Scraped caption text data
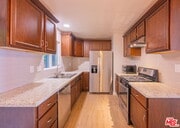 Photo - 2625 6th St Unit 1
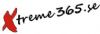 Xtreme365 AB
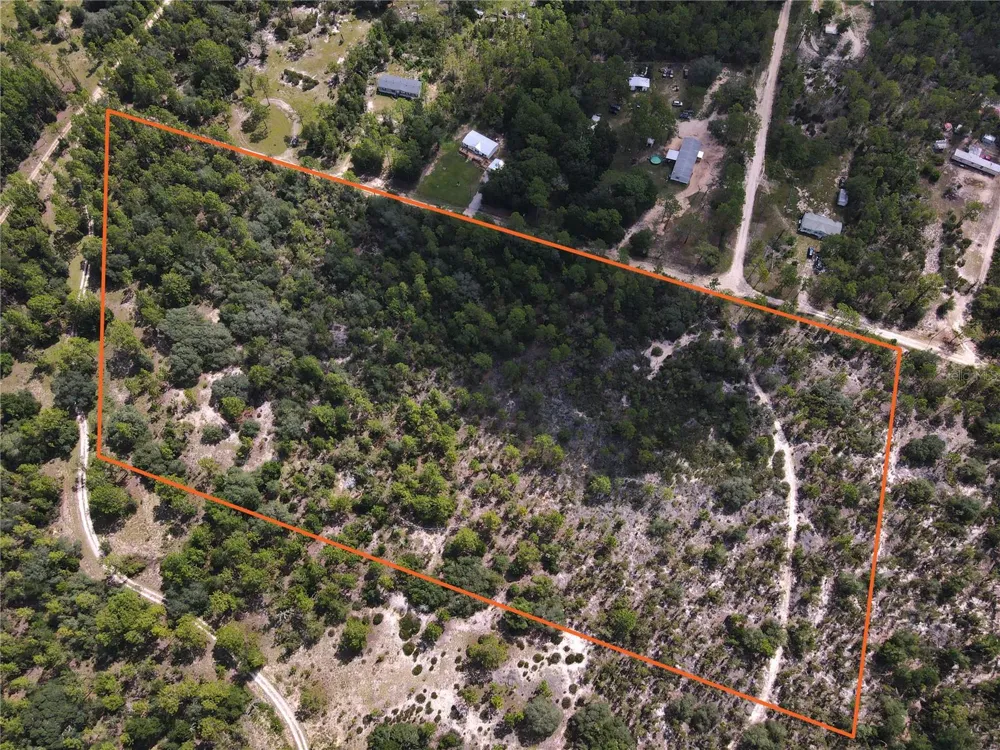 TBD NE 100 AVENUE Archer, FL 32618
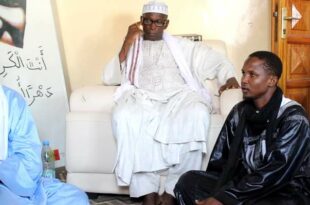 IMG 20230907 WA00341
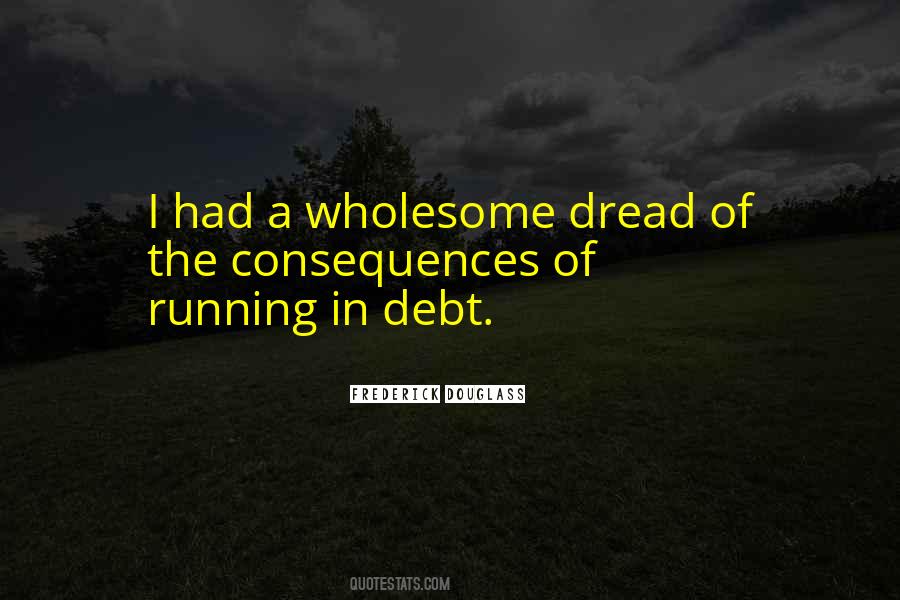 Wholesome Quotes #1330361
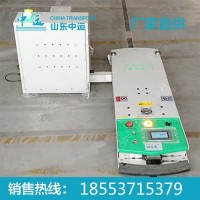 中运AGV小车,AGV轨道车,AGV搬运车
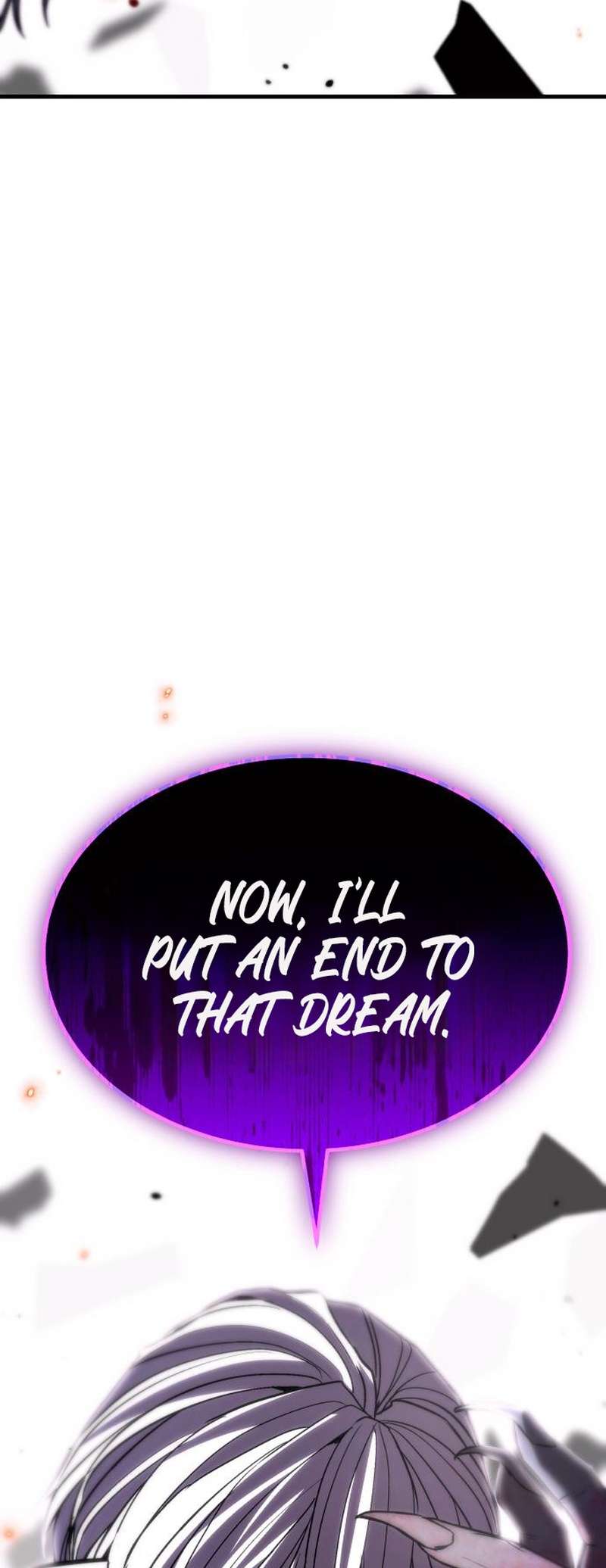 Chapter 47 - Image 4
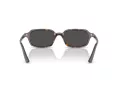Ray-Ban Zuri RB 4455 135987 52 Férfi, Női napszemüveg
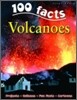 Volcanoes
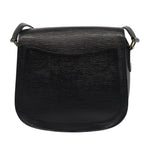 LO-LV bags 6255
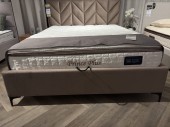 Materac PRINCE PLUS 160x200 z ekspozycji Salonu Józefów 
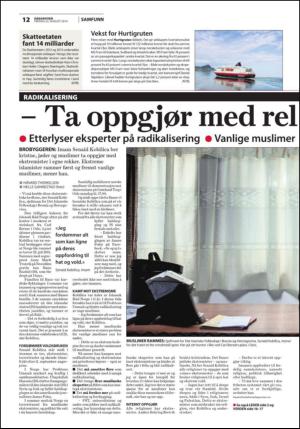 fremtiden-20140822_000_00_00_012.pdf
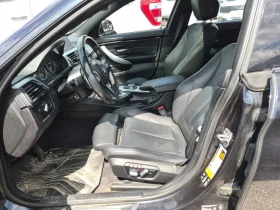 BMW 430 � ����� * HEAD UP * ����� ����� * ������� * CARFAX | Mobile.bg � ����� ������ 6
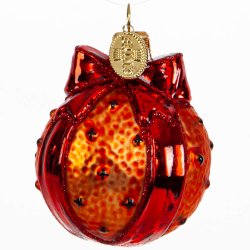 MANDARIN NELLIKE 6 CM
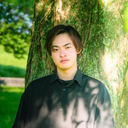 榎本 爽我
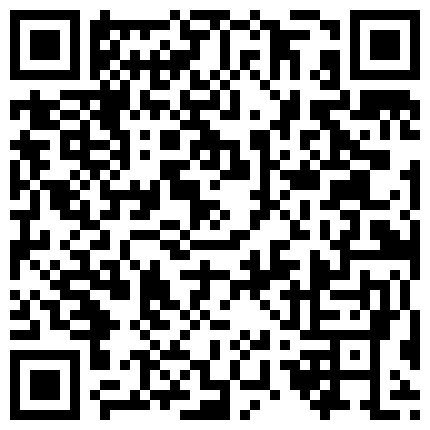 2024年2月，【希威社--名模新作】，模特大赛冠军，打卡景点户外私拍，超高颜值精品佳作收藏超清晰的二维码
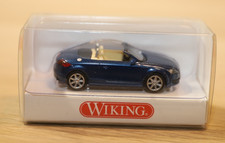 Wiking 1344032 Audi TT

#### What you will do:
Change "Chapter" to "Section" throughout the data and write out every line again with nothing else altered. Omit the pictures from your answer.

#### Problem solution:
 Photo - 2625 6th St Unit 1
 Xtreme365 AB
 TBD NE 100 AVENUE Archer, FL 32618
 IMG 20230907 WA00341
 Wholesome Quotes #1330361
 中运AGV小车,AGV轨道车,AGV搬运车
 Section 47 - Image 4
Ray-Ban Zuri RB 4455 135987 52 Férfi, Női napszemüveg
 Volcanoes
 LO-LV bags 6255
 Materac PRINCE PLUS 160x200 z ekspozycji Salonu Józefów 
 fremtiden-20140822_000_00_00_012.pdf
 BMW 430 � ����� * HEAD UP * ����� ����� * ������� * CARFAX | Mobile.bg � ����� ������ 6
 MANDARIN NELLIKE 6 CM
 榎本 爽我
 2024年2月，【希威社--名模新作】，模特大赛冠军，打卡景点户外私拍，超高颜值精品佳作收藏超清晰的二维码
 Wiking 1344032 Audi TT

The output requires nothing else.